Opinion
March, 1898.
Benjamin Patterson, for appellant.
Samuel C. Herriman, for respondent.
The respondent brought this action to recover the amount of a coupon which had been attached to a bond issued by the appellant, which is a corporation. The proof, as far as it went, tended to show that he had come into possession of the instrument before maturity, and he was entitled to the presumption which obtains under such circumstances that he had acquired title thereto in good faith and for value — a presumption, however, which may be overcome by evidence tending to show the contrary. The trial justice, however, refused to allow the appellant to show that the respondent had received the coupon in bad faith, with knowledge of the fact that it had been stolen, and without having parted with any value therefor. In ruling upon the question, the justice stated as follows: "The question is not allowed, upon the ground that there is no evidence before the court that the instrument which is offered here is anything but a negotiable paper, and under the decisions of the highest courts, in both state and the United States, the coupons are negotiable and payable to the person having possession thereof."
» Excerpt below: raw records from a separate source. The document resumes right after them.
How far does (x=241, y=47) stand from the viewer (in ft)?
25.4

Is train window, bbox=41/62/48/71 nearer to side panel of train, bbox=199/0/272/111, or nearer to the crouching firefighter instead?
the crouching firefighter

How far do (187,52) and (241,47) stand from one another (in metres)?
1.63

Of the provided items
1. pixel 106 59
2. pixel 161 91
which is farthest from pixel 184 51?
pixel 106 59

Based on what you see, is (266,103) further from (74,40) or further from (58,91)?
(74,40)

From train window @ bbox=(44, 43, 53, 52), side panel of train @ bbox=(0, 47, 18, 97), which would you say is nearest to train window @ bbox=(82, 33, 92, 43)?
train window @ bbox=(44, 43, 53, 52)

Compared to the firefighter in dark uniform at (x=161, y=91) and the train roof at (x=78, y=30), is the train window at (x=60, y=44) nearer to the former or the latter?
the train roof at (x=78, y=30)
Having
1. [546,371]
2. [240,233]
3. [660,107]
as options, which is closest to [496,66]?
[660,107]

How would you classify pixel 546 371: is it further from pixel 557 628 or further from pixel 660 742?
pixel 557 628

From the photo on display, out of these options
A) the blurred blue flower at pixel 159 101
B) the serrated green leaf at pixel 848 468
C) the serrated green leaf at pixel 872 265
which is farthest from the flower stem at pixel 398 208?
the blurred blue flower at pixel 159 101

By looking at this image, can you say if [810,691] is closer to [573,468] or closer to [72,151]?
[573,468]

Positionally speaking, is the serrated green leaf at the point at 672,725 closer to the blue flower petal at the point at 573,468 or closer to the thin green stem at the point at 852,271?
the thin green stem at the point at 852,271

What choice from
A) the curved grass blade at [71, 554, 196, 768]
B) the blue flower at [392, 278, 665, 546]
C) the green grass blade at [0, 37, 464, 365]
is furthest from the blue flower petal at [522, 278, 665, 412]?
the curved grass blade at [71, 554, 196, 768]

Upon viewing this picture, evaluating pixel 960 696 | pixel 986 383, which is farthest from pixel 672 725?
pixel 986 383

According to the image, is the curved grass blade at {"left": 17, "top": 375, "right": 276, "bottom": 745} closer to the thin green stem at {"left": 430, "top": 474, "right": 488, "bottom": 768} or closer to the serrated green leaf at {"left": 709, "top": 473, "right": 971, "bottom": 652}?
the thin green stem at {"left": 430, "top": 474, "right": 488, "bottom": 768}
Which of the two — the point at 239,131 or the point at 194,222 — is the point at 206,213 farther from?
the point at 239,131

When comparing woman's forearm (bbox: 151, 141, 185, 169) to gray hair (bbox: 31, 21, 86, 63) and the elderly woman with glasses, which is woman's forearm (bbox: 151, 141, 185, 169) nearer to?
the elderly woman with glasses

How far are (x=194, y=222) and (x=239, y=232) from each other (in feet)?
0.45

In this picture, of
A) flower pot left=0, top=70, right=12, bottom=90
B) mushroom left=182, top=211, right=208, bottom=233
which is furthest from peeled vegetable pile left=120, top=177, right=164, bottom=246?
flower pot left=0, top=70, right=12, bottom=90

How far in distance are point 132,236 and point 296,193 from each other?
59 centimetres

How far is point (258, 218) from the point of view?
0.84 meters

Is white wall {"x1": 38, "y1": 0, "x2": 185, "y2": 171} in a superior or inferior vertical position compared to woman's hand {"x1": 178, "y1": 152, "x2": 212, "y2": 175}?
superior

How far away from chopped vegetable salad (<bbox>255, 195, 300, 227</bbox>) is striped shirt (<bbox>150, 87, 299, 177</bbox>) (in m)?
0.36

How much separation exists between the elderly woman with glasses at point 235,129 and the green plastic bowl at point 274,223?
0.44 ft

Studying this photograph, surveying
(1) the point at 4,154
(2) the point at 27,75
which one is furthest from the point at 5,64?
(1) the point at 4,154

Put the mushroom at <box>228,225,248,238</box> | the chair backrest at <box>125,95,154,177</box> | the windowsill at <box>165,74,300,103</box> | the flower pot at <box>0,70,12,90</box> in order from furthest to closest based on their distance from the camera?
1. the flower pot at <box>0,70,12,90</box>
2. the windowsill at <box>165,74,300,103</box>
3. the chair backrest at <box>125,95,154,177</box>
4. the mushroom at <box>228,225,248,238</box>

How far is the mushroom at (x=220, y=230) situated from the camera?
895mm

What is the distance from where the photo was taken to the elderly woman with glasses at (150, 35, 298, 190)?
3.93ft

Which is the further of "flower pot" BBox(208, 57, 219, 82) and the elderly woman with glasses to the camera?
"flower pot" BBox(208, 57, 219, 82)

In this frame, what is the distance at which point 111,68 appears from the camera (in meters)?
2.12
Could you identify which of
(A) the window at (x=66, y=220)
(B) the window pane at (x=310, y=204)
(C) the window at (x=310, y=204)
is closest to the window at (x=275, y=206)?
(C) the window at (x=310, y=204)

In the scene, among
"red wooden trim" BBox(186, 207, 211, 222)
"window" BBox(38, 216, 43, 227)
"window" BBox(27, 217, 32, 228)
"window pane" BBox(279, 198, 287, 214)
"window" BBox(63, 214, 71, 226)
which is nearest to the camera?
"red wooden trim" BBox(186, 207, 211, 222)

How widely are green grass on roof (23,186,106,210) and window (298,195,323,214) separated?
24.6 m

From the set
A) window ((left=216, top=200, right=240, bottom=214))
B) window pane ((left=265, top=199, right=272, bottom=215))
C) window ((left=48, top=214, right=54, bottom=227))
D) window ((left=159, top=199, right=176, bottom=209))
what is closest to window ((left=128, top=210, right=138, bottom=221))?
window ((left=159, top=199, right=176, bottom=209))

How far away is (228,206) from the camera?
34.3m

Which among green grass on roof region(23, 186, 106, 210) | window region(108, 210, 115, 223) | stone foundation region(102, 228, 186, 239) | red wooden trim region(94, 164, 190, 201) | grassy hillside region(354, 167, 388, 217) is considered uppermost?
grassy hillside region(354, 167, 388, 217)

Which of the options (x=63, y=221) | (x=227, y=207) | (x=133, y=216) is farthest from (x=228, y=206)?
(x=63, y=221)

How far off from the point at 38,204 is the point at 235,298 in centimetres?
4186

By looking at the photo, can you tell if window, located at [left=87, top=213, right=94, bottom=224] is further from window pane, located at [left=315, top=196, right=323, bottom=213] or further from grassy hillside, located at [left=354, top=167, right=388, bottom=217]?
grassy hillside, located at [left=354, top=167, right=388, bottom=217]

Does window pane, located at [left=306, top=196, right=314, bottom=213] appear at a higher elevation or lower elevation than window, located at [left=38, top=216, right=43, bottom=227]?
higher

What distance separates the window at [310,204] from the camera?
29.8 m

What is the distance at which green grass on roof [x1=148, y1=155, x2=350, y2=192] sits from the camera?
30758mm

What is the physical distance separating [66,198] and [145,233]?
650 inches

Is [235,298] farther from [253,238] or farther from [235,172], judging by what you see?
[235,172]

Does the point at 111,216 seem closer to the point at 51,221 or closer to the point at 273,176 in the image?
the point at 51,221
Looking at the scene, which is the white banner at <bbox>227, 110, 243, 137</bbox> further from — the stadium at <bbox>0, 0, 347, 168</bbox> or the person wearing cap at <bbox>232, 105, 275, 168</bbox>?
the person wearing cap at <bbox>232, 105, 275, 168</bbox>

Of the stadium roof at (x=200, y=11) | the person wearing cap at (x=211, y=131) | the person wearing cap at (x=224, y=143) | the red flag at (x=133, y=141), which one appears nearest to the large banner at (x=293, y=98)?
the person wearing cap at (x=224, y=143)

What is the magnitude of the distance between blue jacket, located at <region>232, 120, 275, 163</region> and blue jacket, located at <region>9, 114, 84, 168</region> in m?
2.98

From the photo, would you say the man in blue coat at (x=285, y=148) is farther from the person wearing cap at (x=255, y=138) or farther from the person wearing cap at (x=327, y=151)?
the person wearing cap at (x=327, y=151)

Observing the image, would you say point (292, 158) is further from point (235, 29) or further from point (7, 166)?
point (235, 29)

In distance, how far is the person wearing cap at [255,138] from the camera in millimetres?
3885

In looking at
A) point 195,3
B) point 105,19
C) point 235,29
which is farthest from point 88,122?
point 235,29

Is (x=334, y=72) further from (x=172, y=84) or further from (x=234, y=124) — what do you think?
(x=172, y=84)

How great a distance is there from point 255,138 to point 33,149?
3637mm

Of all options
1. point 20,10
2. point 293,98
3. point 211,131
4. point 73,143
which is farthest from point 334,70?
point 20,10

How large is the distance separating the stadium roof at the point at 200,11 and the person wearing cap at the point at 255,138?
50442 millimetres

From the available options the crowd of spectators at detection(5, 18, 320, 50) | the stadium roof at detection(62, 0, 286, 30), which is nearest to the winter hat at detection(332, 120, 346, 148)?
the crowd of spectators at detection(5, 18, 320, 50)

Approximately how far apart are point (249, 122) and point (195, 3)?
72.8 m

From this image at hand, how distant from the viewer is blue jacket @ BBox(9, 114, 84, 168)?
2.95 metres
It is true that such an instrument is correctly classified as negotiable (Evertson v. National Bank of Newport, 66 N.Y. 14), but the special immunities which are enjoyed by the holders of such paper extend only to those who have acquired it before maturity, in good faith and for a valuable consideration. The appellant was, therefore, entitled to show that the respondent was not such a holder, and to adduce evidence tending to impeach his title to the coupon in question. As the ruling excepted to was clearly erroneous, the judgment must be reversed.
The objection taken by the appellant to the admission in evidence of the coupon was not broad enough to raise the question of the sufficiency of its proof. In order to take advantage of this omission, the objection should have been specifically made on that ground.
Judgment reversed, and a new trial ordered, with costs to the appellant to abide the event.
GILDERSLEEVE and GIEGERICH, JJ., concur.
Judgment reversed, and new trial ordered, with costs to appellant to abide event.